### [Что требуется]
- 1) Какой девиз, согласно отрывку о МХАТе, лежал в основе постройки здания театра?
- 2) Продолжите, пожалуйста, отрывок о МХАТе с того места, где он заканчивается.

Увы, сам Станиславский не стал великим актером, равным хотя бы Коклену-старшему, державшемуся в драматическом искусстве совершенно противоположных взглядов («Актер не живет, а играет… Искусство не реальная жизнь и даже не ее отражение. Оно создает свою собственную жизнь вне времени и пространства», — учил Коклен.) Но если Станиславский не обессмертил себя в качестве «великого актера», он занял в истории не только русского, но и западноевропейского театра почетное место в качестве великого реформатора, — реформатора не в одном лишь драматическом искусстве, но и в самом устроении и ведении театрального дела, на совершенно новых, невиданных до того образцовых началах. Все здание театра МХАТа, с комфортабельными уборными для артистов (которым наконец-то была дана возможность {318} отрадного «человеческого существования» за кулисами), было построено, согласно девизу «Все для искусства и актера, — тогда и зрителю будет хорошо». Сцена была оборудована по новой системе: не только с вращающимся полом, но с целым этажом вращающихся под сценой люков, «провалов» и пр. Публика была перевоспитана, согласно твердой дисциплине, охранявшей ненарушимость спектакля: вход, после поднятия занавеса, был публике запрещен (неслыханная в ту пору новость); всякого рода одобрения публики, во время действия и даже по окончании его, стали напрасными, так как актеры, чтобы не «выбиваться» из жизни своей роли и не разрушать в глазах зрителей образ, созданный их игрой, не выходили раскланиваться перед публикой.
Дисциплине публики соответствовала столь же суровая дисциплина труппы. Труппа жила наподобие монастыря, со своим уставом и верованьями… Нельзя было представить себе, чтобы спектакль начался не в назначенный час, чтобы актеры были не готовы к началу пьесы, чтобы они пропустили выход, чтобы не знали роли и т. д. Репетировать кое-как, вполголоса, в пальто, — такая картина немыслима в Художественном театре, — пишет Евг. А. Зноско-Боровский в своей книге «Русский театр начала XX века». «Благодаря такому отношению, театр мог создать труппу, которая жила одной жизнью, у которой не было иных интересов, кроме театра, и был один язык у всех актеров, ее составляющих. Благодаря этому же, театр изгнал всякие самые незаметные {319} следы так называемого “каботинства”, и его актеры стали подлинными служителями искусства, артистами, а не гистрионами с ярмарки».

### [Исходные данные]

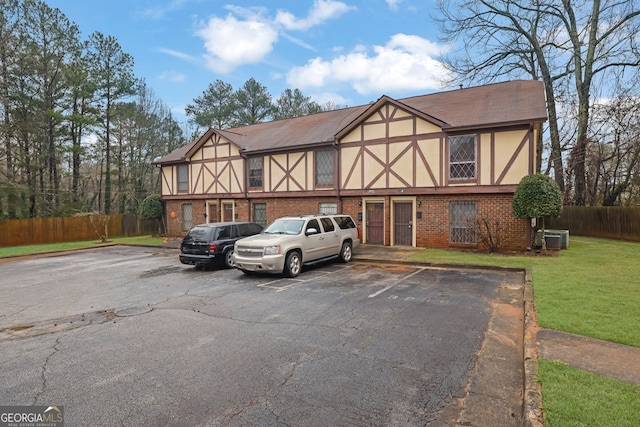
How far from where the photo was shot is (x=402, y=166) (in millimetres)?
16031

---

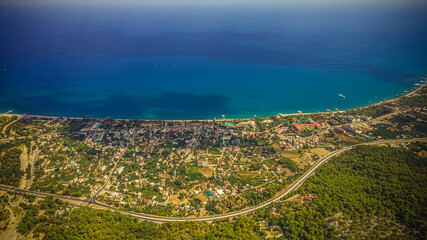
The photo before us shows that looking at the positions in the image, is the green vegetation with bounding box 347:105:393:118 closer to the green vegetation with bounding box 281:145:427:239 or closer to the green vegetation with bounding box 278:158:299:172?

### [Ответы по порядку]
- 1) «Все для искусства и актера, — тогда и зрителю будет хорошо».

- 2)
Когда Московский Художественный театр приехал впервые на гастроли в столицу императорской России — Санкт-Петербург, — москвичи, в полном смысле этого слова, изумили петербуржцев новизной своих представлений и пленительным духом своего искусства, несмотря на придирчивую критику «свысока» журналистов из реакционной прессы. На одном из торжественных чествований представителей МХАТа известный оратор и общественный деятель С. А. Андриевский сказал:
«К нам приехал театр, но, к нашему полному изумлению, в нем нет ни одного актера и ни одной актрисы. Я не вижу здесь ни округленного актерского рта, ни крепко завитых волос, сожженных щипцами от ежедневных завивок, я не слышу зычных голосов. Ни на чьем лице я не читаю жажды похвал. Здесь нет актерской поступи, театральных жестов, ложного пафоса, воздевания рук, актерского темперамента с потугами. Какие же это актеры!.. А актрисы? Я не слышу их шуршащих юбок, закулисных сплетен и интриг. Взгляните сами: где у них крашеные щеки, подведенные глаза и брови?.. В труппе нет ни актеров, ни актрис. Есть только люди, глубоко чувствующие»…
{320} И, в конце концов, чопорный Петербург, — с его правительственными театрами, посещавшимися царской семьей, придворной знатью, академическим миром и самой взыскательной в мире, холодной, сдержанной публикой — преклонился перед театральной Москвой, в лице ее прославленных ныне представителей, создавших новую эру сценического искусства не только в России, но (отраженно) и во всем мире.
Студии МХАТа
Тот, кто хочет обстоятельно говорить о Московском Художественном театре, должен с неизбежностью включить в повествование о его плодотворном пути и те студии, какие были порождены этим театром в Москве и которые, в непродолжительном времени, заняли положение самостоятельных театров, как например, Первая Студия, ставшая Московским Худож. Акад. театром Вторым, и Третья Студия, ставшая Театром имени Вахтангова.
Каковы были причины основания директорами МХАТа сначала Первой, а потом и Второй, Третьей и Четвертой Студий, при расширившемся предприятии Станиславского и Немировича-Данченко? Ответ на этот вопрос дает сам Станиславский в своей книге «Моя жизнь в искусстве».
«Чтоб удержаться на завоеванной высоте, — говорит он, — приходилось работать свыше сил, и эта чрезмерная работа довела одних из нас до сердечных и других заболеваний, других — свела в могилу. Помощь и поддержка молодых сил, которых должна была готовить Студия, являлась необходимой и неотложной».
Кроме этих соображений, не надо забывать, что для театра XX века вообще характерен процесс формирования студий.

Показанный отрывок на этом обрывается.